Engaging with nocturnal teenagers

James Fawcett explores ways of connecting with teenagers, when they keep a very different daily schedule from others in your household. 

There is a link between sloths and teenagers – it’s not as you might imagine about their ability to affectively communicate, or their slowness to respond but rather another fact that you as parents may be acutely aware.

I’ve been asking youth workers throughout the Diocese over the last couple of weeks, where are the young people? One answer – regardless of background or context – appears to be; they are around at 02:30am most mornings, with all the other Sloths of the world, gathering their food and being social toward other sloths they come across.

One of the people I spoke to about this was a parent of a 17 and 19-year-old, who said she was having the most amazing chats with her children in the middle of the night. She said ‘I’ve turned into a teenager – I go to bed at 03:00 and get up at 10:00’. She is the volunteer youth worker at her church. She says she has had the best conversations ever at these times.

Another youth worker in the Diocese had set up a 02:30 Prayer meeting via WhatsApp – what a great idea! Now this kind of response takes a certain individual to carry out. I’m not that kind of individual. I live with a 4-year-old that will be awake and jumping on me at 06:15 each morning. So, what might be an alternative? Here are some ideas:

  1. Set some questions that they might be able to ask/answer overnight and you could chat them through at a more reasonable time the next day? Some potential questions below.
  2. Set them a group challenge. A survey with their friends asking them a question of your choice. Get them to do it on Houseparty and have a chat. Some potential questions below.
  3. Set them a personal challenge. On their phone notes, to note one thing each night they can pray for and why. Then the next day they can choose to share or not.
  4. Do something together just at different times and discuss it. Read a book together or watch a film. It doesn’t really matter what it is, just do it together! They can read/watch at 03:00 am you can discuss it over dinner, or whenever.

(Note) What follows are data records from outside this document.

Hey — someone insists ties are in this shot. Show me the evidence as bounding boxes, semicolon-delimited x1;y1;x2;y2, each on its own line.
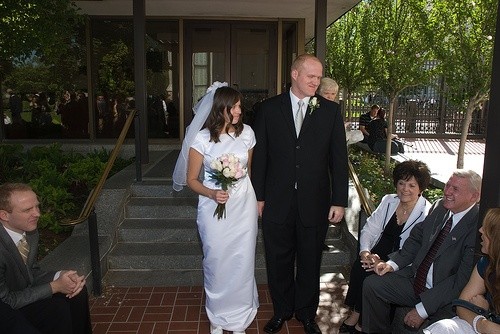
414;214;454;297
18;235;30;265
294;100;304;137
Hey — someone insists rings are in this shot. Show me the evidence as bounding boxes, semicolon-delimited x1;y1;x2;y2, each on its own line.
412;326;414;327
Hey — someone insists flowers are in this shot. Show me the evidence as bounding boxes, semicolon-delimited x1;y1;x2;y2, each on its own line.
308;96;321;115
206;153;248;220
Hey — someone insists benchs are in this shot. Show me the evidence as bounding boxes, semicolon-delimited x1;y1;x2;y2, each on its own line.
391;151;450;189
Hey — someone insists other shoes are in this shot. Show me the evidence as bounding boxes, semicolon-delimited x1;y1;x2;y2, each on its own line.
338;316;362;334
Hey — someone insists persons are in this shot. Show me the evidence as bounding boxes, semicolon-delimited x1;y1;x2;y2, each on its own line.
4;88;177;139
361;169;482;334
249;53;349;334
359;104;404;153
316;77;339;252
423;209;500;334
339;160;432;334
172;79;260;334
367;108;398;153
0;181;92;334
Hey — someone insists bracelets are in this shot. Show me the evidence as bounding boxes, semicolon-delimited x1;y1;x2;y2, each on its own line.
473;315;486;334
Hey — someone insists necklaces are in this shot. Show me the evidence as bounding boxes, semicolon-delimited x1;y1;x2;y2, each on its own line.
401;204;414;214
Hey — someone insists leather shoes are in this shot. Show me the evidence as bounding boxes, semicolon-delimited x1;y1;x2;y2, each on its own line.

Potential questions: What does Easter mean? What does Prayer mean? How do you pray? How does God speak? What is your favourite bible verse, and why? What are you fearful of? Best bible related YouTube video you can find? What are you thankful for now? What are you looking forward to doing when all this is over? How can you nurture hope in bad situations? If you could ask God to change one thing at this present time what would it be? Has anything strange happened to you recently? Might this be God?

Tips for the conversation:

  1. Be honest – young people smell the BS fast.
  2. Can you reflect on it in light of your faith? What’s your experience that you can share and draw on.
  3. Do twice as much listening as speaking – the classic! As my mum said to me ‘you have 2 ears and 1 mouth’. As parents we tend to offer advice and jump in – try your hardest to draw out of your teenager – allow for extra time for awkward silence!

About James Fawcett

James Fawcett is part of CONCRETE and works with the Diocese of London, helping parishes with our youth work.